It’s interesting to see what an impact 2010’s Limbo from developer Playdead had on the gaming industry. It’s been almost five full years since the world got to take control of a young boy, wreathed in silhouette, on the hunt to find his missing sister. Since the world got to watch in horror as horror happened to this young boy for every misstep and mistake he–a.k.a. you–made. Coma doesn’t punish you in the same trial and error way as Limbo did, but it still evokes a somber, almost futile sense of dread with every jump and change of scenery. I dug it, but there’s problems. Also, questions.
What’s a coma? An extended state of unconsciousness. I’ve never been in one and hope to never experience it, but you never know what way life will go. More pertinent to the topic at hand–what’s Coma with a capital c? It’s a light exploration and adventure game by Thomas Brush, playable in your browser over at Adult Swim’s games section. Probably a bajillion other sites, too, but this is where I first stumbled across it, my new go-to site for small, bite-sized gaming experiences, like Insidia and Winnose from last year. It’s a casual platformer, with no fail state that I could find and a running time of maybe fifteen to twenty minutes, depending if you get stuck trying to figure out how to make it across that one big gap.
Coma‘s story is purposefully obtuse. You play as a tiny boy-thing, drowning in shadows. You are searching for your sister who, according to a bird-thing you befriend, is trapped in a secret basement. Along the way you’ll run into other strange critter-things who may or may not help you. There’s writing on the walls that maybe clue you in on the state of this realm and Pete’s abusive father, but again, it’s not really for the game to say. Is this boy in a coma? Is he trying to rescue his sister, who is the one in a coma? Is that big blobby queen creature a tumor?
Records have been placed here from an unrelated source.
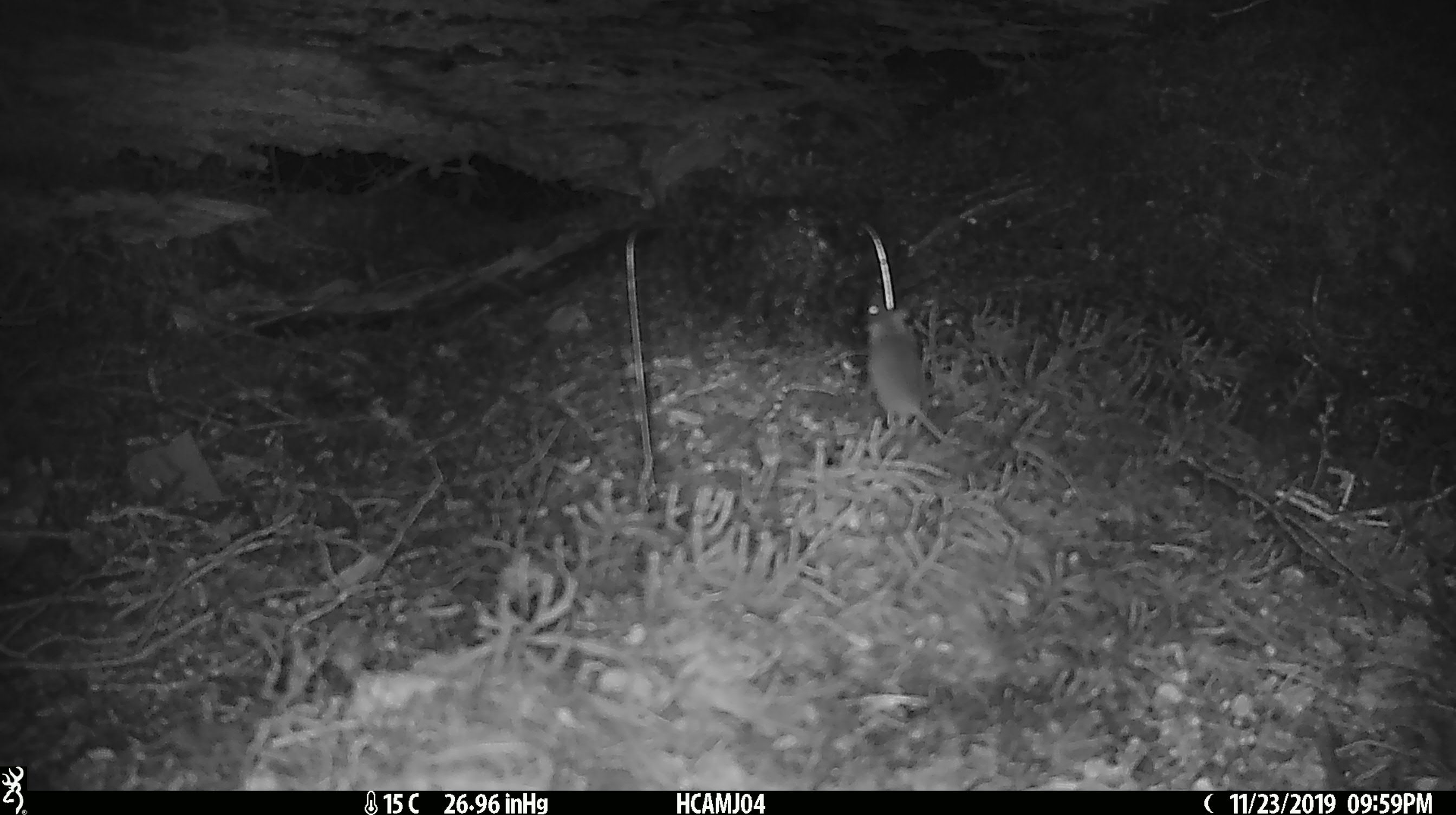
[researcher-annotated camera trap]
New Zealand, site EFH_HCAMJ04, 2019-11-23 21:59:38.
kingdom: Animalia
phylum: Chordata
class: Mammalia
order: Rodentia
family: Muridae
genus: Mus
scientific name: Mus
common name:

Not really sure. I both like that and don’t, as the game’s world is perhaps too ethereal and foreign to feel grounded in, so I have nowhere to even begin basing anything off of.
The controls are thus: use the arrow keys to move left and right, as well as the up arrow to jump. Personally, I’m not a fan of this, as I like my jump command to be binded to a different button than the movement keys as it can sometimes be tricky to press both in one direction and then up to leap over an obstacle. You use the mouse to advance dialogue by clicking on it. That’s it, which is more than enough for an exploratory platformer. Unfortunately, the fluidity of the jumping takes some getting used to and is not very accurate when you need it, such as jumping large gaps or from ledge to ledge. Plus, given that there is maybe one or two choices to make, dialogue should’ve scrolled automatically, with no input needed by the player.
A platformer with poor platforming controls should not be played. That’s a pretty obvious call, really. However, Coma is so gorgeous to look at and listen to that I urge everyone to push past the lackluster leaping to see the next screen, hear the next tune. I’m a sucker for fields where the grass sways and flowers bob as you brush past them, and that happens a lot here. There’s also a beautifully picturesque sequence involving a trampoline and clouds that I won’t say any more about. When Coma gets dark, it gets dark, and that’s fine, given the subject matter, but I much more preferred wandering around above ground than in the giant worm-infested darkness below.
Coma will most likely mean something different to everyone that plays it. For a short, relatively simple adventure gameplay-wise, reading a bunch of various interpretations about what Peter’s sister’s song means and the point of Mama Gomgossa’s ball game is nonetheless stimulating. Play, don’t trust the bird, and see what you see.